Medicare premiums and senior citizens' prescription drug costs have surged since passage of the $891 billion Inflation Reduction Act of 2022, according to data compiled by an advocate for seniors on the federal health care program.
The legislation promised financial relief for millions of people with Medicare by expanding benefits, lowering drug costs, and strengthening Medicare for future seniors. Medicare Is for Seniors' "Misery Index," as the report is known, says prescription drug costs instead have risen nationally by 31%, leaving seniors with new expenses and fewer options. Those costs will rise again under the new Plan B premiums.
With less than a week until the 2024 presidential election, these higher Medicare monthly drug premiums will be in 45 of 50 states, including those considered battleground states. More than 67 million Americans rely on Medicare for their health care.
As previously reported by The Center Square, the new average plan bid for a standard Part D coverage will increase by 179% for 2025, partly due to an underestimation of federal attributions to the Part D changes.
The Biden administration's Medicare prescription drug premiums could cost taxpayers more than $21 billion over three years.
The national monthly average cost rose from $47.69 in 2022 to $62.34 in 2025, a 31% increase that will cost seniors an additional $176 annually per individual, according to Mark Merritt, the founder of Medicare Is for Seniors' "Misery Index."
Merritt told The Center Square that seniors end up paying the tab with higher monthly Medicare premiums. He said that the Inflation Reduction Act makes Medicare Drug Plans offer costly new benefits and siphons funds from Medicare into the federal treasury for its funding, most notably its electric car and green energy subsidies.
In an op-ed for the Atlanta Journal Consitution, Merritt wrote that "rates for Medicare Prescription Drug Plans have risen four times more than the national rate of inflation since the IRA was enacted. In some battlegrounds, it's risen eight or nine times higher."
Georgia seniors will have a monthly premium increase of 59% in 2025, totaling $73.42 compared to $46.05 in 2022. North Carolina seniors will have a 39% increase in monthly premiums, rising from $46.67 in 2022 to $65 in 2025, while Pennsylvania seniors get a 35% monthly increase to $71.53 a month in 2025 from $52.86 in 2022, according to the index.

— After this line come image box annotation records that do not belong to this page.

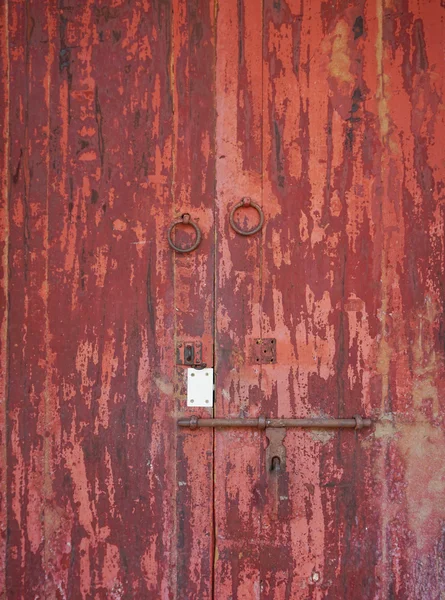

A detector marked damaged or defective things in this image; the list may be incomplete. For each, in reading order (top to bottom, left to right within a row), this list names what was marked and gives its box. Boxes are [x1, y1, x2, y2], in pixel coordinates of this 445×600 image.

corroded metal hardware [166, 213, 201, 253]
rusty door ring [166, 213, 201, 253]
corroded metal hardware [229, 197, 264, 234]
rusty door ring [229, 197, 264, 234]
corroded metal hardware [177, 340, 205, 368]
corroded metal hardware [251, 340, 276, 364]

Merritt reiterated that Medicare and prescription drug savings are used to finance other parts of the legislation that have nothing to do with Medicare.
The Inflation Reduction Act added red tape and government mandates to Medicare Part D, which increased seniors' drug costs, he said.
"Before the IRA overhauled Part D, costs for Medicare drug benefits had stayed flat for the previous 18 years," Merritt said.
"So there's an IRA double whammy; it's that the law's spending contributed to higher general inflation of 7% since 2022," said Merritt, but caused "Medicare inflation" to spike 31% during those same two years.
According to KFF, an independent source for health policy research, polling, and news, insurers are increasing premiums for their stand-alone drug plan offerings, but not "across the board." They also are reducing standalone prescription drug plan offerings, from 709 plans in 2024 to 524 plans nationwide in 2025.
Wisconsin is one of the few states with a decline in monthly premium costs, according to the misery index, when rates decrease 5%, $50.10 in 2022 to $47.83 in 2025.
New York seniors will have the highest increase in Medicare PDP plans with a rate of $52.46 in 2022, increasing to $97.13 in 2025.
California will increase 69%, with the coverage increasing from $55.82 monthly in 2022 to $94.31 in 2025, making it the second-largest increase on Merrit's Misery Index.
Nevada seniors will have the third-highest increase in prescription drug costs, when premiums increase from $44.24 in 2022 to $72.52 in 2025.
The Centers for Medicare & Medicaid Services website says the legislation offers provisions of financial relief for those with Medicare by lowering some drug costs, keeping prescription drug premiums stable, and improving the strength of the Medicare program.
The benefits include a cap of $35 for a month supply of insulin, access to recommended adult vaccines without cost-sharing, a yearly cap of $2,000 in 2025 on out-of-pocket prescription drug costs, and the expansion of the low-income subsidy program.